(Saved data entries)
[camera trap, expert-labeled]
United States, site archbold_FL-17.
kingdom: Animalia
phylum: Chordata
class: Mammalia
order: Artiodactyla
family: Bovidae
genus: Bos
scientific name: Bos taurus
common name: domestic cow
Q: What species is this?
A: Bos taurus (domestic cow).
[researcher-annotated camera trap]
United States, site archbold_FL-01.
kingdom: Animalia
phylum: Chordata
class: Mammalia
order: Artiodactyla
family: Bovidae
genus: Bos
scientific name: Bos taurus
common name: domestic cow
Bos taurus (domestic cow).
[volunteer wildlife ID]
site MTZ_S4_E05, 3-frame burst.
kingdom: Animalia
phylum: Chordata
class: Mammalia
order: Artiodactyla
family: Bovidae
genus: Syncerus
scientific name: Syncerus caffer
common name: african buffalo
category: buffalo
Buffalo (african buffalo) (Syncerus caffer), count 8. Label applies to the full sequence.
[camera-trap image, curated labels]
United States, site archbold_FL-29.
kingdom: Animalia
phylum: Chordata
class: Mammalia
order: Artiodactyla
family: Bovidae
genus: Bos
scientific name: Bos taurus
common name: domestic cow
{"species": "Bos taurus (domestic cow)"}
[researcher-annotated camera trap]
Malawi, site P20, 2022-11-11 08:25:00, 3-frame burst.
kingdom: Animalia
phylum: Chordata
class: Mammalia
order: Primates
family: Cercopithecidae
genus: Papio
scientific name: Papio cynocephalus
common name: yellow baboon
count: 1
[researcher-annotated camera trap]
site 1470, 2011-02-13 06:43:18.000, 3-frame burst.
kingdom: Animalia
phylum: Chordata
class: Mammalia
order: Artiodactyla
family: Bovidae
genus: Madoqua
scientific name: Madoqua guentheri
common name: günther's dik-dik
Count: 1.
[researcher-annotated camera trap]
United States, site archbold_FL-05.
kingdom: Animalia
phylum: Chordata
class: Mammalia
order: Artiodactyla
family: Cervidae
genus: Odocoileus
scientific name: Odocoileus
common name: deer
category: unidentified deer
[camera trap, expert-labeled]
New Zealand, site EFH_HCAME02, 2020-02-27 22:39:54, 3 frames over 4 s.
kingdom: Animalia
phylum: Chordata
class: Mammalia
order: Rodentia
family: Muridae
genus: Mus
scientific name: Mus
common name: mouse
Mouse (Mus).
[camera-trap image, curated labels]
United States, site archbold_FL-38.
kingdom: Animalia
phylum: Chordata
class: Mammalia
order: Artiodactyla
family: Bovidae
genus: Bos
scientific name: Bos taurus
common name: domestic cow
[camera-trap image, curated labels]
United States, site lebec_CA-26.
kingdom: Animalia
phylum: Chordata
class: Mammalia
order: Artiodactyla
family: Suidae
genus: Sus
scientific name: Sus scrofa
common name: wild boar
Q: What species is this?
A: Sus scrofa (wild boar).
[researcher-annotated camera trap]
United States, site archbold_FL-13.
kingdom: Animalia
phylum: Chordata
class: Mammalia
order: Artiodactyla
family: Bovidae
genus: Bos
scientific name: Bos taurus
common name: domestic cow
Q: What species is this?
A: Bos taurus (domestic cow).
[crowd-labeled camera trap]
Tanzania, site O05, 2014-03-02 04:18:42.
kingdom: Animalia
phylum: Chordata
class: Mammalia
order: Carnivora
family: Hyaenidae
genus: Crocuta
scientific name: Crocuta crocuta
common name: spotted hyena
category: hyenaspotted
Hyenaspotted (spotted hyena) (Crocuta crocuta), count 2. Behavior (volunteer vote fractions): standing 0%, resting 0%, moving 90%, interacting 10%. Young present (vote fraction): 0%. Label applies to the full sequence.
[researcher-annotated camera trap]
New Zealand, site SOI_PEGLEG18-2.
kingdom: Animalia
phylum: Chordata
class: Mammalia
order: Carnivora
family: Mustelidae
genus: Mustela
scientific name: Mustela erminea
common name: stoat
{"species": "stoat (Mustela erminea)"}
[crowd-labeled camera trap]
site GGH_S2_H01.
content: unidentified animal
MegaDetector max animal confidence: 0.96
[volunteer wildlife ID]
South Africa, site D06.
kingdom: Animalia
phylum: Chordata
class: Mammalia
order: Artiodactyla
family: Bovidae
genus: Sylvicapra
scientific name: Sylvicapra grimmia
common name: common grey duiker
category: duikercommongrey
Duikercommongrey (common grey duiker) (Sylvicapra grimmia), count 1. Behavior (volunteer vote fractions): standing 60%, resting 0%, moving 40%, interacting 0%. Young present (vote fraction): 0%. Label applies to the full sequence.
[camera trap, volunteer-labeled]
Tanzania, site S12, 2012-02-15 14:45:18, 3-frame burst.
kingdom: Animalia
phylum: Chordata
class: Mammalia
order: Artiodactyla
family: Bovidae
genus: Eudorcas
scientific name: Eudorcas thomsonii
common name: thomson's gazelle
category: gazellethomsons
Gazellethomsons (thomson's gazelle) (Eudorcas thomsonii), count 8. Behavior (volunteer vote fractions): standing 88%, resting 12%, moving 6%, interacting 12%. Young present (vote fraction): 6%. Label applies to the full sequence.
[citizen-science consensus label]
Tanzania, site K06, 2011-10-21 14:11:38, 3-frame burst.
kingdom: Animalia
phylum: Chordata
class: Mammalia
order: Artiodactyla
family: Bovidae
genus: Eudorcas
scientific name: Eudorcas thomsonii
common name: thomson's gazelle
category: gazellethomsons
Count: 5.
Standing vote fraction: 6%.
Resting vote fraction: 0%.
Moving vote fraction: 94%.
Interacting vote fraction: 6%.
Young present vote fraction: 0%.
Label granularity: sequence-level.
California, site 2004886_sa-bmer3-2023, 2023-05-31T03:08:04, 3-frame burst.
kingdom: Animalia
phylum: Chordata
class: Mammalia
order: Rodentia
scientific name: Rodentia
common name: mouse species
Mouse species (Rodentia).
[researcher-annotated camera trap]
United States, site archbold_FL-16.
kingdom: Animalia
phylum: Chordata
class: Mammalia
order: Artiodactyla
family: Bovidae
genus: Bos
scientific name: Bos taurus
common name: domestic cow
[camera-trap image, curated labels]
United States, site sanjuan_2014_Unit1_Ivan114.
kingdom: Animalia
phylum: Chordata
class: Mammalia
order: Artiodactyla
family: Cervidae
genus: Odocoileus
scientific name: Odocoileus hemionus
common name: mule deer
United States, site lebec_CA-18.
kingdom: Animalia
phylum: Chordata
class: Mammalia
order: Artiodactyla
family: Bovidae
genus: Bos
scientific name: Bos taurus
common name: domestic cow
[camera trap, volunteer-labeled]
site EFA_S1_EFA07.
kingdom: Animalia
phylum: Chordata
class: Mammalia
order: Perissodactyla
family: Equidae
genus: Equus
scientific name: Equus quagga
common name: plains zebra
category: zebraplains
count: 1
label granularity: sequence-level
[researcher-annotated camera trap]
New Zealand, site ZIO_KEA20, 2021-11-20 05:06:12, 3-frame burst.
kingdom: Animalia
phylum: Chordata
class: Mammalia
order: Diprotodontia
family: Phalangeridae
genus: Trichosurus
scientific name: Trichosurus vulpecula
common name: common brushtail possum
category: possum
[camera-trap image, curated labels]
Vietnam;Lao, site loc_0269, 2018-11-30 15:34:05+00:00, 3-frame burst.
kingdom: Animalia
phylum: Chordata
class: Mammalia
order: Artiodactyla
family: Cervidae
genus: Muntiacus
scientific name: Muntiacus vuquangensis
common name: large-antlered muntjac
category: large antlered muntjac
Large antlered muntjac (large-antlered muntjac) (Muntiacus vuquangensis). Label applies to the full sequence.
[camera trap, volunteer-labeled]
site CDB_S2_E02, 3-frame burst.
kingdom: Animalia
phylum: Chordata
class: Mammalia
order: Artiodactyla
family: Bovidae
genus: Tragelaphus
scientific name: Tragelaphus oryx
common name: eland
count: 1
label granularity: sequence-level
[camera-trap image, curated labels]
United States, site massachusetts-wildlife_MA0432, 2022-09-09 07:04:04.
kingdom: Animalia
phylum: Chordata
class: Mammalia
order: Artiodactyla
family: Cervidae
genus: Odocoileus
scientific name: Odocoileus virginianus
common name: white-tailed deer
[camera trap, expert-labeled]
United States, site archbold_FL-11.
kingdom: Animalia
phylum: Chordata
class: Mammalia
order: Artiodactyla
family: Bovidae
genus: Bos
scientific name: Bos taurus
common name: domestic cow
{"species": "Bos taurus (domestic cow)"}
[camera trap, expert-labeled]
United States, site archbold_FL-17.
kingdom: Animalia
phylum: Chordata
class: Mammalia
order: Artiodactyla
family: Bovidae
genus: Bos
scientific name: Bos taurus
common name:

* What needs to be done *
Give exactly, and nothing besides, the lines from the one in which "common name: mule deer" occurs through the end of the records.

* Finished task *
common name: mule deer
United States, site lebec_CA-18.
kingdom: Animalia
phylum: Chordata
class: Mammalia
order: Artiodactyla
family: Bovidae
genus: Bos
scientific name: Bos taurus
common name: domestic cow
[camera trap, volunteer-labeled]
site EFA_S1_EFA07.
kingdom: Animalia
phylum: Chordata
class: Mammalia
order: Perissodactyla
family: Equidae
genus: Equus
scientific name: Equus quagga
common name: plains zebra
category: zebraplains
count: 1
label granularity: sequence-level
[researcher-annotated camera trap]
New Zealand, site ZIO_KEA20, 2021-11-20 05:06:12, 3-frame burst.
kingdom: Animalia
phylum: Chordata
class: Mammalia
order: Diprotodontia
family: Phalangeridae
genus: Trichosurus
scientific name: Trichosurus vulpecula
common name: common brushtail possum
category: possum
[camera-trap image, curated labels]
Vietnam;Lao, site loc_0269, 2018-11-30 15:34:05+00:00, 3-frame burst.
kingdom: Animalia
phylum: Chordata
class: Mammalia
order: Artiodactyla
family: Cervidae
genus: Muntiacus
scientific name: Muntiacus vuquangensis
common name: large-antlered muntjac
category: large antlered muntjac
Large antlered muntjac (large-antlered muntjac) (Muntiacus vuquangensis). Label applies to the full sequence.
[camera trap, volunteer-labeled]
site CDB_S2_E02, 3-frame burst.
kingdom: Animalia
phylum: Chordata
class: Mammalia
order: Artiodactyla
family: Bovidae
genus: Tragelaphus
scientific name: Tragelaphus oryx
common name: eland
count: 1
label granularity: sequence-level
[camera-trap image, curated labels]
United States, site massachusetts-wildlife_MA0432, 2022-09-09 07:04:04.
kingdom: Animalia
phylum: Chordata
class: Mammalia
order: Artiodactyla
family: Cervidae
genus: Odocoileus
scientific name: Odocoileus virginianus
common name: white-tailed deer
[camera trap, expert-labeled]
United States, site archbold_FL-11.
kingdom: Animalia
phylum: Chordata
class: Mammalia
order: Artiodactyla
family: Bovidae
genus: Bos
scientific name: Bos taurus
common name: domestic cow
{"species": "Bos taurus (domestic cow)"}
[camera trap, expert-labeled]
United States, site archbold_FL-17.
kingdom: Animalia
phylum: Chordata
class: Mammalia
order: Artiodactyla
family: Bovidae
genus: Bos
scientific name: Bos taurus
common name:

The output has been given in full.